Arınç, Salihli'de İftar Yemeğine Katıldı

Devlet Bakanı ve Başbakan Yardımcısı Bülent Arınç, Manisa'nın Salihli ilçesinde Devlet Hastanesi Acil Servis binasının açılışını gerçekleştirdikten sonra AK Parti İlçe Teşkilatı tarafından verilen iftar yemeğine katıldı

Devlet Bakanı ve Başbakan Yardımcısı Bülent Arınç, Manisa'nın Salihli ilçesinde Devlet Hastanesi Acil Servis binasının açılışını gerçekleştirdikten sonra AK Parti İlçe Teşkilatı tarafından verilen iftar yemeğine katıldı. HSYK ve YAŞ kararlarına sert eleştiriler yönelten Arınç, "Kurmay albay rütbesi ile ordudan atılan, sokakta limon satmaktan başka çare bulamayanlar var. Bu haksızlıktır, zulümdür" dedi.
Azaklar Odun Köfte'de düzenlenen ve yaklaşık bin kişinin katıldığı iftar yemeğinde AK Parti'ye katılanlar için de tören düzenlendi. Programın açılış konuşmasını İlçe Başkanı Mahmut Börekçigil yaptı. Börekçigil'in ardından kürsüye çıkan AK Parti Manisa Milletvekili İsmail Bilen, hükümetin yaptığı çalışmalar hakkında bilgi verdi.
********
**Görev Özeti 1**
Haber metninde "Azaklar Odun Köfte'de" ifadesinin geçtiği yerden başlayın ve "hakkında bilgi verdi." ifadesinden sonra durarak aradaki bölümü harfi harfine aktarın.
**Görev Özeti 2**
Haber metnini iki cümleyle özetleyin.
**Görev Özeti 3**
Haber metnine göre iftar yemeği hangi mekânda düzenlendi?
Yalnızca haber metnine dayanın.

**Verilen Kayıtlar**
********
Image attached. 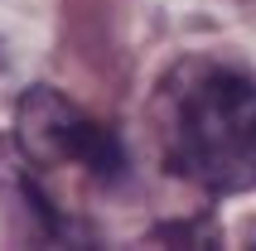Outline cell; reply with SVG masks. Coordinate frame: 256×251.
Segmentation results:
<instances>
[{"label": "cell", "instance_id": "cell-1", "mask_svg": "<svg viewBox=\"0 0 256 251\" xmlns=\"http://www.w3.org/2000/svg\"><path fill=\"white\" fill-rule=\"evenodd\" d=\"M160 150L174 179L213 198L256 188V78L194 54L160 87Z\"/></svg>", "mask_w": 256, "mask_h": 251}, {"label": "cell", "instance_id": "cell-2", "mask_svg": "<svg viewBox=\"0 0 256 251\" xmlns=\"http://www.w3.org/2000/svg\"><path fill=\"white\" fill-rule=\"evenodd\" d=\"M14 140L34 164H63L82 169L97 184H121L126 179V145L116 140L112 126L92 121L78 112L63 92L54 87H29L14 112Z\"/></svg>", "mask_w": 256, "mask_h": 251}, {"label": "cell", "instance_id": "cell-3", "mask_svg": "<svg viewBox=\"0 0 256 251\" xmlns=\"http://www.w3.org/2000/svg\"><path fill=\"white\" fill-rule=\"evenodd\" d=\"M242 5H256V0H242Z\"/></svg>", "mask_w": 256, "mask_h": 251}]
</instances>
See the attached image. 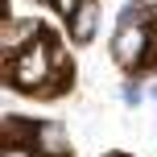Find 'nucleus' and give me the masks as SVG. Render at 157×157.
Segmentation results:
<instances>
[{
  "label": "nucleus",
  "instance_id": "1",
  "mask_svg": "<svg viewBox=\"0 0 157 157\" xmlns=\"http://www.w3.org/2000/svg\"><path fill=\"white\" fill-rule=\"evenodd\" d=\"M54 66H58V46H54V37L41 29V37L33 41L25 54L13 58V71L4 66V78H13L17 91H33V95H41V91H46V83L58 75Z\"/></svg>",
  "mask_w": 157,
  "mask_h": 157
},
{
  "label": "nucleus",
  "instance_id": "2",
  "mask_svg": "<svg viewBox=\"0 0 157 157\" xmlns=\"http://www.w3.org/2000/svg\"><path fill=\"white\" fill-rule=\"evenodd\" d=\"M153 25H120L116 37H112V58H116L124 71H141V58L153 46Z\"/></svg>",
  "mask_w": 157,
  "mask_h": 157
},
{
  "label": "nucleus",
  "instance_id": "3",
  "mask_svg": "<svg viewBox=\"0 0 157 157\" xmlns=\"http://www.w3.org/2000/svg\"><path fill=\"white\" fill-rule=\"evenodd\" d=\"M41 37V25L37 21H21V17H8L4 21V33H0V50H4V62L17 54H25V50L33 46V41Z\"/></svg>",
  "mask_w": 157,
  "mask_h": 157
},
{
  "label": "nucleus",
  "instance_id": "4",
  "mask_svg": "<svg viewBox=\"0 0 157 157\" xmlns=\"http://www.w3.org/2000/svg\"><path fill=\"white\" fill-rule=\"evenodd\" d=\"M37 157H66L71 153V136H66L62 124H54V120H41L37 132H33V145H29Z\"/></svg>",
  "mask_w": 157,
  "mask_h": 157
},
{
  "label": "nucleus",
  "instance_id": "5",
  "mask_svg": "<svg viewBox=\"0 0 157 157\" xmlns=\"http://www.w3.org/2000/svg\"><path fill=\"white\" fill-rule=\"evenodd\" d=\"M66 29H71V41L75 46H87L99 29V0H83L71 17H66Z\"/></svg>",
  "mask_w": 157,
  "mask_h": 157
},
{
  "label": "nucleus",
  "instance_id": "6",
  "mask_svg": "<svg viewBox=\"0 0 157 157\" xmlns=\"http://www.w3.org/2000/svg\"><path fill=\"white\" fill-rule=\"evenodd\" d=\"M33 132H37V120H25V116H4V145H21L29 149L33 145Z\"/></svg>",
  "mask_w": 157,
  "mask_h": 157
},
{
  "label": "nucleus",
  "instance_id": "7",
  "mask_svg": "<svg viewBox=\"0 0 157 157\" xmlns=\"http://www.w3.org/2000/svg\"><path fill=\"white\" fill-rule=\"evenodd\" d=\"M50 4H54V8H58V13H66V17H71V13H75V8H78V4H83V0H50Z\"/></svg>",
  "mask_w": 157,
  "mask_h": 157
},
{
  "label": "nucleus",
  "instance_id": "8",
  "mask_svg": "<svg viewBox=\"0 0 157 157\" xmlns=\"http://www.w3.org/2000/svg\"><path fill=\"white\" fill-rule=\"evenodd\" d=\"M4 157H33V149H21V145H13V149H4Z\"/></svg>",
  "mask_w": 157,
  "mask_h": 157
},
{
  "label": "nucleus",
  "instance_id": "9",
  "mask_svg": "<svg viewBox=\"0 0 157 157\" xmlns=\"http://www.w3.org/2000/svg\"><path fill=\"white\" fill-rule=\"evenodd\" d=\"M103 157H128V153H103Z\"/></svg>",
  "mask_w": 157,
  "mask_h": 157
},
{
  "label": "nucleus",
  "instance_id": "10",
  "mask_svg": "<svg viewBox=\"0 0 157 157\" xmlns=\"http://www.w3.org/2000/svg\"><path fill=\"white\" fill-rule=\"evenodd\" d=\"M153 99H157V87H153Z\"/></svg>",
  "mask_w": 157,
  "mask_h": 157
}]
</instances>
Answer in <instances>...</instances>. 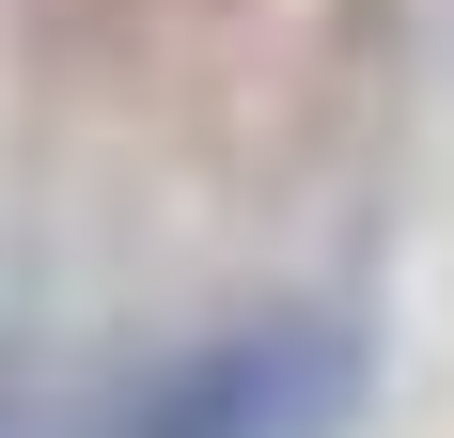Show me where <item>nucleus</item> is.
Wrapping results in <instances>:
<instances>
[{
    "label": "nucleus",
    "mask_w": 454,
    "mask_h": 438,
    "mask_svg": "<svg viewBox=\"0 0 454 438\" xmlns=\"http://www.w3.org/2000/svg\"><path fill=\"white\" fill-rule=\"evenodd\" d=\"M376 392V329L361 313H235L204 345L141 360L110 407H79L63 438H329L345 407Z\"/></svg>",
    "instance_id": "nucleus-1"
}]
</instances>
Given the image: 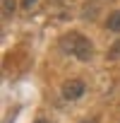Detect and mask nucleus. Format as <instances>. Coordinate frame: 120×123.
<instances>
[{
  "label": "nucleus",
  "mask_w": 120,
  "mask_h": 123,
  "mask_svg": "<svg viewBox=\"0 0 120 123\" xmlns=\"http://www.w3.org/2000/svg\"><path fill=\"white\" fill-rule=\"evenodd\" d=\"M60 48L65 53H70V55H75V58H79V60H89L94 55L91 41L84 34H79V31H70L65 36H60Z\"/></svg>",
  "instance_id": "f257e3e1"
},
{
  "label": "nucleus",
  "mask_w": 120,
  "mask_h": 123,
  "mask_svg": "<svg viewBox=\"0 0 120 123\" xmlns=\"http://www.w3.org/2000/svg\"><path fill=\"white\" fill-rule=\"evenodd\" d=\"M84 92H87V85L82 80H67L63 87H60V94H63L65 101H77Z\"/></svg>",
  "instance_id": "f03ea898"
},
{
  "label": "nucleus",
  "mask_w": 120,
  "mask_h": 123,
  "mask_svg": "<svg viewBox=\"0 0 120 123\" xmlns=\"http://www.w3.org/2000/svg\"><path fill=\"white\" fill-rule=\"evenodd\" d=\"M106 27H108L110 31H118V34H120V10H115V12H110V15H108Z\"/></svg>",
  "instance_id": "7ed1b4c3"
},
{
  "label": "nucleus",
  "mask_w": 120,
  "mask_h": 123,
  "mask_svg": "<svg viewBox=\"0 0 120 123\" xmlns=\"http://www.w3.org/2000/svg\"><path fill=\"white\" fill-rule=\"evenodd\" d=\"M15 10H17V0H3V17L5 19H10L15 15Z\"/></svg>",
  "instance_id": "20e7f679"
},
{
  "label": "nucleus",
  "mask_w": 120,
  "mask_h": 123,
  "mask_svg": "<svg viewBox=\"0 0 120 123\" xmlns=\"http://www.w3.org/2000/svg\"><path fill=\"white\" fill-rule=\"evenodd\" d=\"M36 7H38V0H22V10L24 12H31Z\"/></svg>",
  "instance_id": "39448f33"
},
{
  "label": "nucleus",
  "mask_w": 120,
  "mask_h": 123,
  "mask_svg": "<svg viewBox=\"0 0 120 123\" xmlns=\"http://www.w3.org/2000/svg\"><path fill=\"white\" fill-rule=\"evenodd\" d=\"M108 58H110V60H120V41H118V43L108 51Z\"/></svg>",
  "instance_id": "423d86ee"
},
{
  "label": "nucleus",
  "mask_w": 120,
  "mask_h": 123,
  "mask_svg": "<svg viewBox=\"0 0 120 123\" xmlns=\"http://www.w3.org/2000/svg\"><path fill=\"white\" fill-rule=\"evenodd\" d=\"M82 123H96V121H94V118H87V121H82Z\"/></svg>",
  "instance_id": "0eeeda50"
},
{
  "label": "nucleus",
  "mask_w": 120,
  "mask_h": 123,
  "mask_svg": "<svg viewBox=\"0 0 120 123\" xmlns=\"http://www.w3.org/2000/svg\"><path fill=\"white\" fill-rule=\"evenodd\" d=\"M36 123H50V121H36Z\"/></svg>",
  "instance_id": "6e6552de"
}]
</instances>
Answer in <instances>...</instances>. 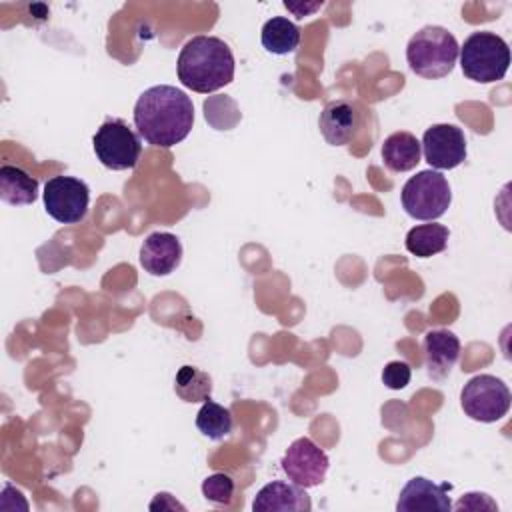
********
**Doğru Yanıt 1**
Azaklar Odun Köfte'de düzenlenen ve yaklaşık bin kişinin katıldığı iftar yemeğinde AK Parti'ye katılanlar için de tören düzenlendi. Programın açılış konuşmasını İlçe Başkanı Mahmut Börekçigil yaptı. Börekçigil'in ardından kürsüye çıkan AK Parti Manisa Milletvekili İsmail Bilen, hükümetin yaptığı çalışmalar hakkında bilgi verdi.

**Doğru Yanıt 2**
Devlet Bakanı ve Başbakan Yardımcısı Bülent Arınç, Salihli'de Devlet Hastanesi Acil Servis binasını açtıktan sonra AK Parti İlçe Teşkilatı'nın verdiği ve yaklaşık bin kişinin katıldığı iftar yemeğine katıldı. HSYK ve YAŞ kararlarını sert biçimde eleştiren Arınç, kurmay albay rütbesiyle ordudan atılanlara yapılanı haksızlık ve zulüm olarak nitelendirdi.

**Doğru Yanıt 3**
Azaklar Odun Köfte'de.